Court Opinion

ID: 9550837
Source: CourtListenerOpinion
Date Created: 2023-08-07 18:43:11.70413+00
Date Added: 2024-06-11T15:22:31.866690
License: Public Domain

Fromme, J.,
dissenting. It has been said that public polioy is the time worn friend of appellate judges in a quandary. This court’s duty in this case should be limited to construing the statute (K. S. A. 74-4923) and not to declaring public policy. It is the duty of courts to interpret a law as they find it expressed by the legislature without reference to whether its provisions constitute good or sound public policy. Where the legislative purpose has been declared in plain and unmistakable language, it is not within the province of the court to inteipose contrary views of what the public need demands. If public welfare demands some exception or change in the law, it is to be effected by the legislature, and not by the courts in the guise of interpretation.
Mr. Chief Justice Johnston expressed this view in McAllister v. Fair, 72 Kan. 533, 84 Pac. 112, when he said:
“. . . .The right to determine what is the best policy for the people is in the legislature, and courts cannot assume that they have a wisdom superior to that of the legislature and proceed to inject into a statute a clause which, in their opinion, would be more in consonance with good morals or better accomplish justice than the rule declared by the legislature.

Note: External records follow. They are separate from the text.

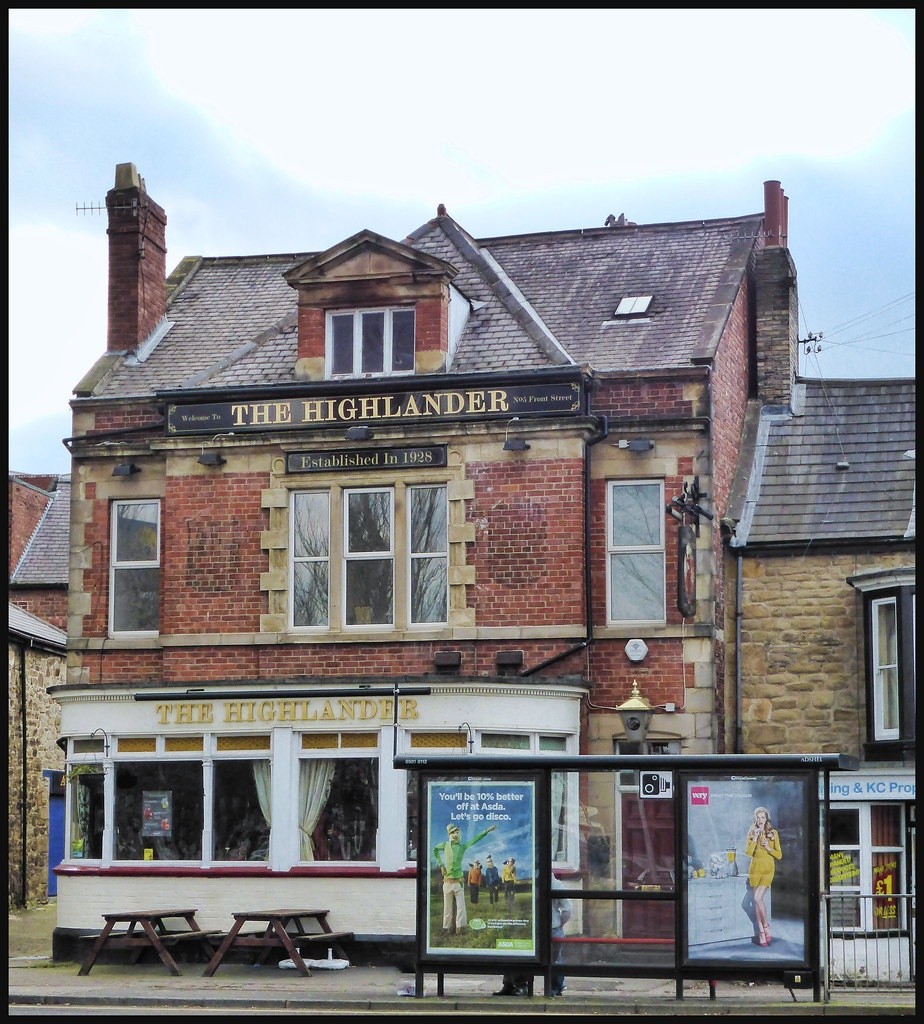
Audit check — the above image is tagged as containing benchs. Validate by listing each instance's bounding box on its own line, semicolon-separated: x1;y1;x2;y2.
202;929;271;978
546;889;716;1003
75;930;143;977
157;928;222;977
294;931;355;978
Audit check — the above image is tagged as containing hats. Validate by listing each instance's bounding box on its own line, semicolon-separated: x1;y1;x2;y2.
474;860;479;864
508;857;514;863
486;858;492;863
446;824;459;834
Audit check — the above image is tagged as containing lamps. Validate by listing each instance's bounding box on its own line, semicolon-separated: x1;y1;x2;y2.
112;464;140;477
615;678;657;748
627;439;654;452
502;439;531;452
196;453;227;467
343;426;373;441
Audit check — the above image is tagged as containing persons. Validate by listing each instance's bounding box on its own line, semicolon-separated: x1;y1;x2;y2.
551;871;572;998
493;975;530;996
432;824;516;937
746;806;782;946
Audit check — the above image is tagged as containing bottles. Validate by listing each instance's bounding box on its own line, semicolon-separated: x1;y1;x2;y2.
408;840;415;860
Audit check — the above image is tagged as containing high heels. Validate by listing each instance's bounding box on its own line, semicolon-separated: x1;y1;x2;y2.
758;932;768;946
763;924;772;944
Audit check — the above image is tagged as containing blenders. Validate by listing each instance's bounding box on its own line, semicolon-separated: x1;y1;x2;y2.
725;846;739;877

It has been said that ‘the well-considered cases warrant the pertinent conclusion that when the legislature, not transcending the limits of its power, speaks in clear language upon a question of policy, it becomes the judicial tribunals to remain silent.’ (Malinda Deem et al. v. Thomas Millikin et al., 6 Ohio C. C. 357, 360.)” (p. 536.)

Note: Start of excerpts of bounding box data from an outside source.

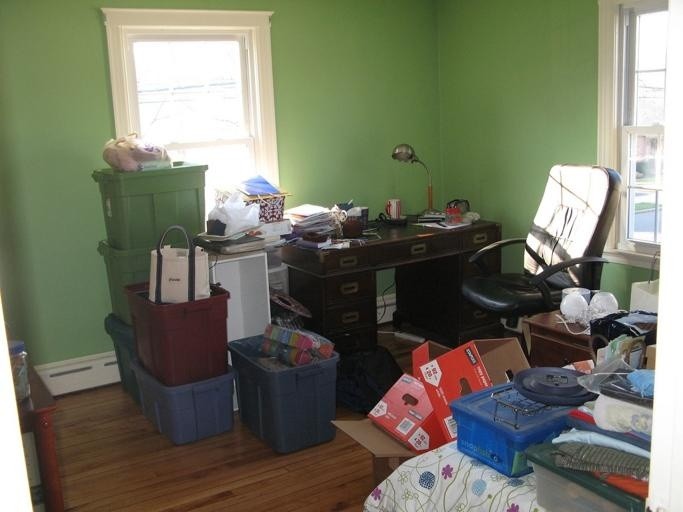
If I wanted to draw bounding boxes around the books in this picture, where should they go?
[193,203,351,255]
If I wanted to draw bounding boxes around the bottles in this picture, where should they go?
[7,342,31,403]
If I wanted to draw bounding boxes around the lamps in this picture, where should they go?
[393,144,444,218]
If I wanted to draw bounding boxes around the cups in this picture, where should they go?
[385,199,402,219]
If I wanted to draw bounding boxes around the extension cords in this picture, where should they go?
[395,331,425,344]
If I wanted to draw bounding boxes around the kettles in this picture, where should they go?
[445,199,471,225]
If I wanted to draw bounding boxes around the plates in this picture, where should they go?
[381,217,406,222]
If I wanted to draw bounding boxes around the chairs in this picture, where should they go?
[461,164,621,339]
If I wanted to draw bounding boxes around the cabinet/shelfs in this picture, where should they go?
[521,312,592,367]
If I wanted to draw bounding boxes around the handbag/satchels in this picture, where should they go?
[590,311,657,364]
[103,132,173,172]
[149,225,210,304]
[237,175,280,205]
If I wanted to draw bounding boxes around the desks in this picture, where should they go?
[19,357,64,512]
[279,218,503,408]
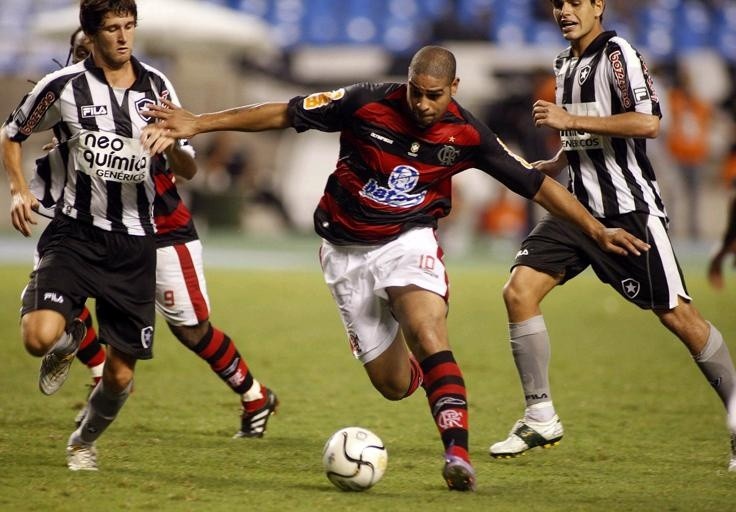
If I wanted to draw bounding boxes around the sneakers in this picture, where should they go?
[441,459,476,492]
[39,318,87,396]
[231,384,280,440]
[65,383,99,472]
[488,412,566,459]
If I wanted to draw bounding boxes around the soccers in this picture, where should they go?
[322,428,387,492]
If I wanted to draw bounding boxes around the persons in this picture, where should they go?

If an exception is to be engrafted onto the clear statutory exemp*353tion from “process or claim whatsoever” it should be done by the legislature, not this court. This exception will have the effect of subjecting the Kansas Public Employees Retirement System to extensive litigation. The System will be brought into every divorce action which involves a public employee of the state with future retirement benefits, and when such an employee retires from service such benefits will be subjected to continuing claims for alimony and support, of minor children. When such claims exceed the monthly benefit to be paid a retirant he may find himself without any funds to live on unless the court applies some limit to the amount which can be reached.
I would construe the statute as written and reverse the trial courts judgment.
Schroeder, J., joins in the foregoing dissenting opinion.